Study co-author Dr Xuebin Zhang, from CSIRO’s Oceans and Atmosphere Division says this is the first study to compare projections of sea level rises at both a global and regional level with observations over their overlapping periods – no mean feat given the natural variability of climate and vertical land movement from region to region.
“We carefully removed the impacts from natural climate variability, for example El Niño– Southern Oscillation, and corrected vertical land movement, which led to much improved agreement.”
The analysis looked at the three different emissions scenarios in the IPCC’s reports that corresponded to three different climate futures depending on what greenhouse gas mitigation strategies were adopted – known as Representative Concentration Pathway (RCP) scenarios.
The lowest scenario (RCP2.6) examined is for strong mitigation of greenhouse gas emissions, about in line with 2oC of global warming by 2100 but still larger than what is required to meet the Paris Agreement of well below 2oC.

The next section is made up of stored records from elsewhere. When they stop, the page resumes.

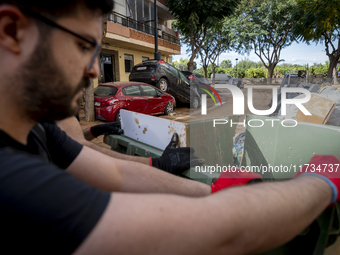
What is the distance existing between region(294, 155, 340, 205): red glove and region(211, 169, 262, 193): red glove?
25cm

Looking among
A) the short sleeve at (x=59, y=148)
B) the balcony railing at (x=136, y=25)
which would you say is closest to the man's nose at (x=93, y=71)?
the short sleeve at (x=59, y=148)

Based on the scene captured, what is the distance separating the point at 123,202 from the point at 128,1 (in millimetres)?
17490

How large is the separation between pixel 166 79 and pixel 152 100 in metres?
2.34

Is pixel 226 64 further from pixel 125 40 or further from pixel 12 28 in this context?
pixel 12 28

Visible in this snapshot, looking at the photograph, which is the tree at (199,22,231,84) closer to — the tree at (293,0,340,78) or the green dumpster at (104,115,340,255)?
the tree at (293,0,340,78)

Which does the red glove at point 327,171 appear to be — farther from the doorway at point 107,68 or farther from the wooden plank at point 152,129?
the doorway at point 107,68

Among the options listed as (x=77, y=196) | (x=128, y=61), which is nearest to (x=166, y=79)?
(x=128, y=61)

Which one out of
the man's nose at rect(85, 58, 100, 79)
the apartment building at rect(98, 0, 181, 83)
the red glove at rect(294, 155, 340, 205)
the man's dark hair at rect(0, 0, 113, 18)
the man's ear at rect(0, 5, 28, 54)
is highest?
the apartment building at rect(98, 0, 181, 83)

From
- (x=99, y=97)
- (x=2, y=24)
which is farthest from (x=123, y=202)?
(x=99, y=97)

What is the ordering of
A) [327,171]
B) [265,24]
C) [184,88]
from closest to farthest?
1. [327,171]
2. [184,88]
3. [265,24]

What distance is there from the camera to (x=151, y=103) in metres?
8.48

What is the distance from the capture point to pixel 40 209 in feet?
1.73

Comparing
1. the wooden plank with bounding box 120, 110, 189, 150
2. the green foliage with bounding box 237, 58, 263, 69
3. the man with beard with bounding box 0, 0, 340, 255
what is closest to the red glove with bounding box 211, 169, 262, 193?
the man with beard with bounding box 0, 0, 340, 255

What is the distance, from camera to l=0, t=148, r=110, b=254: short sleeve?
0.52 meters
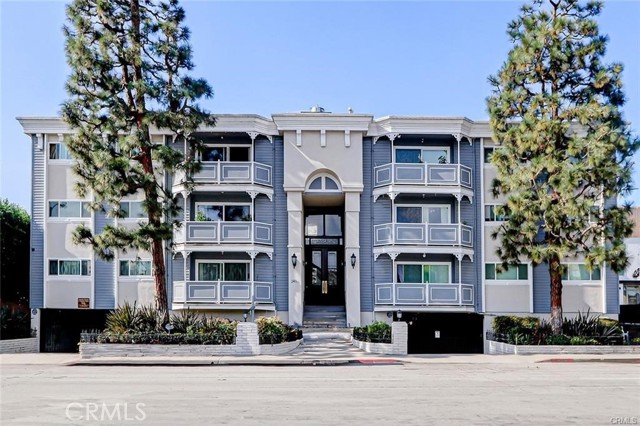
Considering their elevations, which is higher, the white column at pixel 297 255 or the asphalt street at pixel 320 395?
the white column at pixel 297 255

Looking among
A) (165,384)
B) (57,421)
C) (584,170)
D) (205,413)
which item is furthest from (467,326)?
(57,421)

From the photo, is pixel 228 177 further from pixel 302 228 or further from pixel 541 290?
pixel 541 290

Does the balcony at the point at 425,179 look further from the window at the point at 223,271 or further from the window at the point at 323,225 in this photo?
the window at the point at 223,271

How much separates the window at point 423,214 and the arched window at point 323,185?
341cm

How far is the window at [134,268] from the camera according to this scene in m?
29.5

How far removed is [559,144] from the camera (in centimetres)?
2425

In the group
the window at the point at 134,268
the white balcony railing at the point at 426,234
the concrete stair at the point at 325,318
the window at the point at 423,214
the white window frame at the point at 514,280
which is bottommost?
the concrete stair at the point at 325,318

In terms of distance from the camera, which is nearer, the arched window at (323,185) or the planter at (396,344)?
the planter at (396,344)

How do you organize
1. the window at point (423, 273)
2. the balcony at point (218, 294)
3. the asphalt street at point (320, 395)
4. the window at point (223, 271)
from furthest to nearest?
1. the window at point (423, 273)
2. the window at point (223, 271)
3. the balcony at point (218, 294)
4. the asphalt street at point (320, 395)

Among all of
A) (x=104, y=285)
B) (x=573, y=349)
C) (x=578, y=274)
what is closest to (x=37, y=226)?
(x=104, y=285)

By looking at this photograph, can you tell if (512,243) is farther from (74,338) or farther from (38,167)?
(38,167)

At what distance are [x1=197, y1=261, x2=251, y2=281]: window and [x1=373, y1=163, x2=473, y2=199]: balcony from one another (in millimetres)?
7662

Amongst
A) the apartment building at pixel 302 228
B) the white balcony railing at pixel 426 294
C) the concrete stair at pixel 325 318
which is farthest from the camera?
the apartment building at pixel 302 228

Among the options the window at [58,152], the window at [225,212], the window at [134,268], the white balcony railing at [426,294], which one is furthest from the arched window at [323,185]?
the window at [58,152]
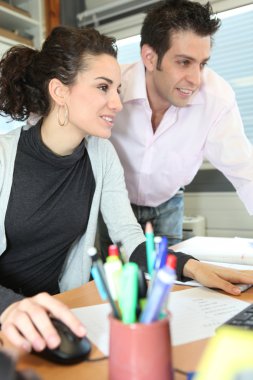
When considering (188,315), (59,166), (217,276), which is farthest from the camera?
(59,166)

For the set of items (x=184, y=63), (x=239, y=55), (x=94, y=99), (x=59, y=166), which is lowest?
(x=59, y=166)

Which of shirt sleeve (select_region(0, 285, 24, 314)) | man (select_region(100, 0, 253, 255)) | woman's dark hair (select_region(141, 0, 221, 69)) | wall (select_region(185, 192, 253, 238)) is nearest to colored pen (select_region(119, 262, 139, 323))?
shirt sleeve (select_region(0, 285, 24, 314))

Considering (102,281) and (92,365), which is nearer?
(102,281)

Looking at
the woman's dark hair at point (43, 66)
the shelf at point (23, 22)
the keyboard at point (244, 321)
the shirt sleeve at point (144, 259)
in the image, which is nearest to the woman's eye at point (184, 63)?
the woman's dark hair at point (43, 66)

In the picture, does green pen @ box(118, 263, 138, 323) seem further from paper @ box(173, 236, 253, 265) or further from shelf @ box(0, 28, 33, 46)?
shelf @ box(0, 28, 33, 46)

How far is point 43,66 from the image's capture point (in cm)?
116

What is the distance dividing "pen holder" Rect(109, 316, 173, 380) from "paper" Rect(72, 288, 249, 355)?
0.47 feet

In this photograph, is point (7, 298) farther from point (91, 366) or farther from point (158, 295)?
point (158, 295)

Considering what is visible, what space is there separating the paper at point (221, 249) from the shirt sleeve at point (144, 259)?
22cm

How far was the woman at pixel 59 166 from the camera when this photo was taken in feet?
3.48

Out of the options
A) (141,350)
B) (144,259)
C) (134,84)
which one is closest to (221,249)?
(144,259)

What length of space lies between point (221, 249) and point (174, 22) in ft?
2.95

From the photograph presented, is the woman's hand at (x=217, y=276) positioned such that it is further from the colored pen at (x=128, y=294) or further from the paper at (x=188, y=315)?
the colored pen at (x=128, y=294)

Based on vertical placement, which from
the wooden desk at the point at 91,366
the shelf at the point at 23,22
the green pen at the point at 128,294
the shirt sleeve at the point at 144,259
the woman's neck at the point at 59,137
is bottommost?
the wooden desk at the point at 91,366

The middle scenario (RCP4.5) requires stabilisation of radiative forcing in the latter half of this century and results in warming well above the Paris Target.
And the highest scenario (RCP8.5) is for large greenhouse gas emissions resulting in ongoing rapid warming and implies a commitment to large sea level rises.
“The analysis of the recent sea level data indicate the world is tracking between RCP4.5 and the worst case scenario of RCP8.5,” Professor Church says.
“If we continue with large ongoing emissions as we are at present, we will commit the world to metres of sea level rise over coming centuries.”
Next the group will attempt to gain a greater understanding of the processes determining regional sea level rise.